***** Matériel fourni
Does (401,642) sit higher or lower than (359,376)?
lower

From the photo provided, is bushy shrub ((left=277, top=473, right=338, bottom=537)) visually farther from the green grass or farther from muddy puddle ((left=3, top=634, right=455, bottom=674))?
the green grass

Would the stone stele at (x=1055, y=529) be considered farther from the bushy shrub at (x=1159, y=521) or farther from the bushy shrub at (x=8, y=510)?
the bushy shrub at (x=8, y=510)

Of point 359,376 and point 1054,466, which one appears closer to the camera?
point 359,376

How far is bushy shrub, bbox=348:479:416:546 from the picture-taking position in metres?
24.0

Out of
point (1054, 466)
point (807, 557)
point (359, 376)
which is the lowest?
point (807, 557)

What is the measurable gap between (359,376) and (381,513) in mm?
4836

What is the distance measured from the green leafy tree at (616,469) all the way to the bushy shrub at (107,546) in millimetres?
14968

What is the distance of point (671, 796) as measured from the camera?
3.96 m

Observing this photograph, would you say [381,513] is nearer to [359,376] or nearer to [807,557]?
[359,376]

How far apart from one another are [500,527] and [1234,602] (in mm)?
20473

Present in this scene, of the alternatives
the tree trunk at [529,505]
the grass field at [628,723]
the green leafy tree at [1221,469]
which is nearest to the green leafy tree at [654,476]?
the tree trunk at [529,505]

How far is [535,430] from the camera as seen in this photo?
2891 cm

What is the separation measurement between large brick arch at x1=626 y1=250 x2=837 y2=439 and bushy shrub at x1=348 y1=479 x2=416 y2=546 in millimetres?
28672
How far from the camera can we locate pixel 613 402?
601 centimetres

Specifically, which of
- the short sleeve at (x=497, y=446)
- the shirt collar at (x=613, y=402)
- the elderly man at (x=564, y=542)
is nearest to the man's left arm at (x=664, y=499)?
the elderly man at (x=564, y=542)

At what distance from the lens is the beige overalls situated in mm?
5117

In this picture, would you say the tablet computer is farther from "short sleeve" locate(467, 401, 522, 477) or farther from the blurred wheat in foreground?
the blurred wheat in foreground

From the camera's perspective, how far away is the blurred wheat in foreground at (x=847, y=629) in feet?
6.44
**********
§ Consigne
Recopiez mot pour mot toutes les lignes des items ci-dessus, sans rien y changer.

§ Réponse complète
Does (401,642) sit higher or lower than (359,376)?
lower

From the photo provided, is bushy shrub ((left=277, top=473, right=338, bottom=537)) visually farther from the green grass or farther from muddy puddle ((left=3, top=634, right=455, bottom=674))?
the green grass

Would the stone stele at (x=1055, y=529) be considered farther from the bushy shrub at (x=1159, y=521) or farther from the bushy shrub at (x=8, y=510)?
the bushy shrub at (x=8, y=510)

Of point 359,376 and point 1054,466, which one appears closer to the camera?
point 359,376

How far is bushy shrub, bbox=348:479:416:546 from the picture-taking position in metres?
24.0

Out of
point (1054, 466)
point (807, 557)
point (359, 376)
which is the lowest?
point (807, 557)

What is the measurable gap between (359,376) and (381,513) in mm?
4836

What is the distance measured from the green leafy tree at (616,469) all the way to the bushy shrub at (107,546) in millimetres?
14968

What is the distance of point (671, 796) as measured from the camera?
3.96 m

Observing this photograph, would you say [381,513] is nearer to [359,376] or nearer to [807,557]?
[359,376]

How far apart from one another are [500,527] and [1234,602] (in mm)?
20473

Present in this scene, of the alternatives
the tree trunk at [529,505]
the grass field at [628,723]
the green leafy tree at [1221,469]
which is nearest to the green leafy tree at [654,476]?
the tree trunk at [529,505]

How far is [535,430] from the camera as seen in this photo?
2891 cm

What is the separation measurement between large brick arch at x1=626 y1=250 x2=837 y2=439 and bushy shrub at x1=348 y1=479 x2=416 y2=546 in millimetres?
28672
How far from the camera can we locate pixel 613 402?
601 centimetres

Specifically, which of
- the short sleeve at (x=497, y=446)
- the shirt collar at (x=613, y=402)
- the elderly man at (x=564, y=542)
is nearest to the man's left arm at (x=664, y=499)?
the elderly man at (x=564, y=542)

At what distance from the lens is the beige overalls situated in mm?
5117

In this picture, would you say the tablet computer is farther from "short sleeve" locate(467, 401, 522, 477) or farther from the blurred wheat in foreground?
the blurred wheat in foreground

From the camera's perspective, how far away is the blurred wheat in foreground at (x=847, y=629) in feet?
6.44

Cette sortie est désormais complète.